Yann LeCun, Meta’s chief AI scientist, agrees with the basic premise but doesn’t share Hinton’s concerns. “There is no question that in the future machines will be smarter than humans – in all areas where humans are smart,” says LeCun. “It’s a question of when and how not if.” But LeCun has a very different opinion on how to proceed now. “I believe that intelligent machines will herald a new renaissance for humanity, a new era of enlightenment,” says the meta-male. He doesn’t think machines will dominate humans just because they’re smarter. “Let alone that they destroy mankind.” Even within the human species, the smartest among us are not the ones who are the most dominant.
Yoshua Bengio, a professor at the University of Montreal and scientific director of the Montreal Institute for Learning Algorithms, has an opinion in between. “I hear people downplay fears like this.” In fact, he sees no compelling arguments that there are no risks to the extent that Hinton thinks. But fear is only useful if it inspires action, he says: “Excessive fear can be paralyzing, so we should try to keep the debates at a rational level.”
One of Hinton’s future priorities is to work with technology industry leaders to see if they can agree on the risks and the actions to be taken. He believes that the international ban on chemical weapons could be a model for curbing the development and use of dangerous AI. “While it’s not foolproof, by and large, humanity doesn’t use chemical weapons,” he says.
Just look up
His Montreal colleague Bengio agrees with Hinton that these issues need to be addressed at the societal level as soon as possible.

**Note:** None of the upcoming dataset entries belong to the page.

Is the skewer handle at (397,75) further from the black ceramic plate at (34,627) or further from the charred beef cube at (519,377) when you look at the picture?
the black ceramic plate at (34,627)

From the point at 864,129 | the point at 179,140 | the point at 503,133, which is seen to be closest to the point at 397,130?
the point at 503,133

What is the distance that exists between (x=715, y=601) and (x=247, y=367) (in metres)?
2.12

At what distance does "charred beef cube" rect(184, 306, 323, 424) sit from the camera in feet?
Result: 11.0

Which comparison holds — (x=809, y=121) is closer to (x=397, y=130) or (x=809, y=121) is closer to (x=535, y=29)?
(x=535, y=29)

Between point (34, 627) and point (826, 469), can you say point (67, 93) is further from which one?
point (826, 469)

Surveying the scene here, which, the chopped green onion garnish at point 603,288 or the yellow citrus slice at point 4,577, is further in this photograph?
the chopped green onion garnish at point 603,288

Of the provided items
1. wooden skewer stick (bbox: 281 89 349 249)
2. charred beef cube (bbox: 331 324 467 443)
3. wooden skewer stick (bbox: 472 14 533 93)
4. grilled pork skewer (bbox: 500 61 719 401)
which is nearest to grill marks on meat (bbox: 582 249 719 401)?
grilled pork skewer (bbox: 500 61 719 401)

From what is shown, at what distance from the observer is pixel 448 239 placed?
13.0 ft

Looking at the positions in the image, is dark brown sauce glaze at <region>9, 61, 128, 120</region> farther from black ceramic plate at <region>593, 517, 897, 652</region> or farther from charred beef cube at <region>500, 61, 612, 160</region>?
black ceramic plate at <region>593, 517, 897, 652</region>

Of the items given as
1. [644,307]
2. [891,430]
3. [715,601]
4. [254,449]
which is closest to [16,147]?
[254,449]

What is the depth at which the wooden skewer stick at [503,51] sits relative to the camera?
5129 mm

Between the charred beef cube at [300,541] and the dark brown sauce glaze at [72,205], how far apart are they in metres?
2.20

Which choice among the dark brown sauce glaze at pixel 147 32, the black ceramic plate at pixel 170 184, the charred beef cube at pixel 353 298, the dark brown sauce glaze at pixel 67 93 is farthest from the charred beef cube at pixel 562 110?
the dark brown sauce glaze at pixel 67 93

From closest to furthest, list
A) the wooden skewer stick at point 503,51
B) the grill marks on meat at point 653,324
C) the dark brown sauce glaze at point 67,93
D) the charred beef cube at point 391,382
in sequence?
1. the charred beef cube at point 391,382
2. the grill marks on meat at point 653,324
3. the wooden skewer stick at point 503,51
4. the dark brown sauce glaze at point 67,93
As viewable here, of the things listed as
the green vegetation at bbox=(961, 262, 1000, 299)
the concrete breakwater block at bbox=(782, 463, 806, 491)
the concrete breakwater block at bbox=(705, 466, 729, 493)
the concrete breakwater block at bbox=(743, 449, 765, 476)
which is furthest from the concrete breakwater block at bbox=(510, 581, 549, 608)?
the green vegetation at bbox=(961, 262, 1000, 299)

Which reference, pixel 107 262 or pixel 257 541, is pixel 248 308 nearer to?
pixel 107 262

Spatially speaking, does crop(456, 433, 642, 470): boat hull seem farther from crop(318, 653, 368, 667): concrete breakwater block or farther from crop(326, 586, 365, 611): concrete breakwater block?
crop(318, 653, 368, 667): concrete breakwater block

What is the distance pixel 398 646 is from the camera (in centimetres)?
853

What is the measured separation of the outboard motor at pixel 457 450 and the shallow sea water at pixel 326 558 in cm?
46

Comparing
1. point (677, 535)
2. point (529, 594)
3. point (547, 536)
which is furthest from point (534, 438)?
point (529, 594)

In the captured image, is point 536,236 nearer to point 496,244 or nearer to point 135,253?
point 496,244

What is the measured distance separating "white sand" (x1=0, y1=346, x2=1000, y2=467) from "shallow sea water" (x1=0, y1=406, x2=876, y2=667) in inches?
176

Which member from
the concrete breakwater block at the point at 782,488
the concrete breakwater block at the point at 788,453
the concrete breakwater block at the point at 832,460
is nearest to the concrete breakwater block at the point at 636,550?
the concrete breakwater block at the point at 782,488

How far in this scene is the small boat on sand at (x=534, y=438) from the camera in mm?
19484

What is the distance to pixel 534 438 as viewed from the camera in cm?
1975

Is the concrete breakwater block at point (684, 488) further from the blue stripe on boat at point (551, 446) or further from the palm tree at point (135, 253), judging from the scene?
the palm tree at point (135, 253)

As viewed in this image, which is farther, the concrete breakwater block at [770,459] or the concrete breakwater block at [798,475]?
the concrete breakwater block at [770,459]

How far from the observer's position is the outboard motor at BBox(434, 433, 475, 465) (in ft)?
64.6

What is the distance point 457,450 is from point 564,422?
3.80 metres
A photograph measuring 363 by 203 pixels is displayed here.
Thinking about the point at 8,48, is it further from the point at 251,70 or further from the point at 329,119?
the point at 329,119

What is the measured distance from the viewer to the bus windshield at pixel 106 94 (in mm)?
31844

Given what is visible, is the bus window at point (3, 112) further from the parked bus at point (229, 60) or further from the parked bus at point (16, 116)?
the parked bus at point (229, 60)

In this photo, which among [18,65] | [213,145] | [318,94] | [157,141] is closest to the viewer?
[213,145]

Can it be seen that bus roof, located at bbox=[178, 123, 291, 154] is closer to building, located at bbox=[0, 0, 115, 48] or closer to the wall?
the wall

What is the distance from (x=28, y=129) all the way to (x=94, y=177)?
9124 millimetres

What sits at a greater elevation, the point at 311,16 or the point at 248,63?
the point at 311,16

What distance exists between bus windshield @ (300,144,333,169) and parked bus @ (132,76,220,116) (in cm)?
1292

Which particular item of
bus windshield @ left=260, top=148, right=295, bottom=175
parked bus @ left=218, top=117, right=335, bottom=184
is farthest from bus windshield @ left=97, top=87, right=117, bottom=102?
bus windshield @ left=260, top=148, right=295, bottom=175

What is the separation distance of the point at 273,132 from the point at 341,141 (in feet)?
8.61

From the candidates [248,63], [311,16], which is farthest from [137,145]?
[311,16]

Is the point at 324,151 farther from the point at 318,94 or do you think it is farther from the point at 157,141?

But he also argues that AI development is progressing faster than societies can keep up. Progress is measured in months, while legislation, regulation, and international treaties take years.
As such, Bengio wonders if the way our societies are currently organized – both nationally and globally – is up to the challenge. “I believe that we should be open to using very different models for the social organization of our planet,” he says.
But does Hinton really think he can get enough people in power to take his concerns seriously? He doesn’t know himself. A few weeks ago he was watching the movie Don’t Look Up, which has an asteroid hurtling towards Earth but people can’t agree on what to do. Eventually, almost everyone dies – an allegory for the world’s failure to combat climate change. “I think it’s the same with artificial intelligence,” he says – and also with other big, unsolvable problems. “The US can’t even agree to keep assault rifles out of the hands of teenagers.”
So Hinton’s view of things is one of disillusionment. One can certainly share his grim assessment of people’s collective inability to act when confronted with serious threats. It’s also true that AI can do real harm – transforming the labor market, perpetuating inequality, exacerbating sexism and racism, and much more. Humanity needs to focus on these issues. But does that also mean that large language models really become our rulers, terminators? Maybe you have to be an optimist not to believe that.